▸ **Problems and tasks**
**1)** In the email discussion of IOMMU mapping, what can result when the hypervisor controls the translation of IOVA to physical?
**2)** Rewrite the part of the email discussion of IOMMU mapping between "On 3/9/24 09:52, Jason" and "to build it..", inclusive, with "userspace" replaced by "the VMM".
**3)** Carry on the email discussion of IOMMU mapping, starting after its final sentence.

#### Supplied text

On 3/9/24 09:52, Jason Gunthorpe wrote:
On Mon, Sep 02, 2024 at 11:09:49AM +1000, Alexey Kardashevskiy wrote:
On 30/8/24 22:35, Jason Gunthorpe wrote:
On Fri, Aug 30, 2024 at 01:47:40PM +1000, Alexey Kardashevskiy wrote:
Yes, we want a DMA MAP from memfd sort of API in general. So it should
go directly to guest memfd with no kvm entanglement.
A uAPI like ioctl(MAP_DMA, gmemfd, offset, iova) still means userspace
takes control of the IOMMU mapping in the unsecure world.
Yes, such is how it seems to work.
It doesn't actually have much control, it has to build a mapping that
matches the RMP table exactly but still has to build it..
Sorry, I am missing the point here. IOMMU maps bus addresses (IOVAs) to host
physical, if we skip IOMMU, then how RMP (maps host pfns to guest pfns) will
help to map IOVA (in fact, guest pfn) to host pfn? Thanks,
It is the explanation for why this is safe.
For CC the translation of IOVA to physical must not be controlled by
the hypervisor, for security. This can result in translation based
attacks.

########
#### Entries supplied

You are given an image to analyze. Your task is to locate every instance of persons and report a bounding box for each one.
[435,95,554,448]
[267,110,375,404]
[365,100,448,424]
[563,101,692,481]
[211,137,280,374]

########

▸ **Task-by-task answers**
**1)** Translation based attacks.

**2)**
On 3/9/24 09:52, Jason Gunthorpe wrote:
On Mon, Sep 02, 2024 at 11:09:49AM +1000, Alexey Kardashevskiy wrote:
On 30/8/24 22:35, Jason Gunthorpe wrote:
On Fri, Aug 30, 2024 at 01:47:40PM +1000, Alexey Kardashevskiy wrote:
Yes, we want a DMA MAP from memfd sort of API in general. So it should
go directly to guest memfd with no kvm entanglement.
A uAPI like ioctl(MAP_DMA, gmemfd, offset, iova) still means the VMM
takes control of the IOMMU mapping in the unsecure world.
Yes, such is how it seems to work.
It doesn't actually have much control, it has to build a mapping that
matches the RMP table exactly but still has to build it..

**3)**
AMD is weird because it puts the IOMMU page table in untrusted
hypervisor memory, everyone else seems to put it in the trusted
world's memory.
This works for AMD because they have two copies of this translation,
in two different formats, one in the RMP which is in trusted memory
and one in the IO page table which is not trusted. Yes you can't use
the RMP to do an IOVA lookup, but it does encode exactly the same
information.
It is exactly the same because today VFIO does 1:1 IOVA->guest mapping on
x86 (and some/most other architectures) but it is not for when guests get
hardware-assisted vIOMMU support.
Yes, you are forced into a nesting IOMMU architecture with CC guests.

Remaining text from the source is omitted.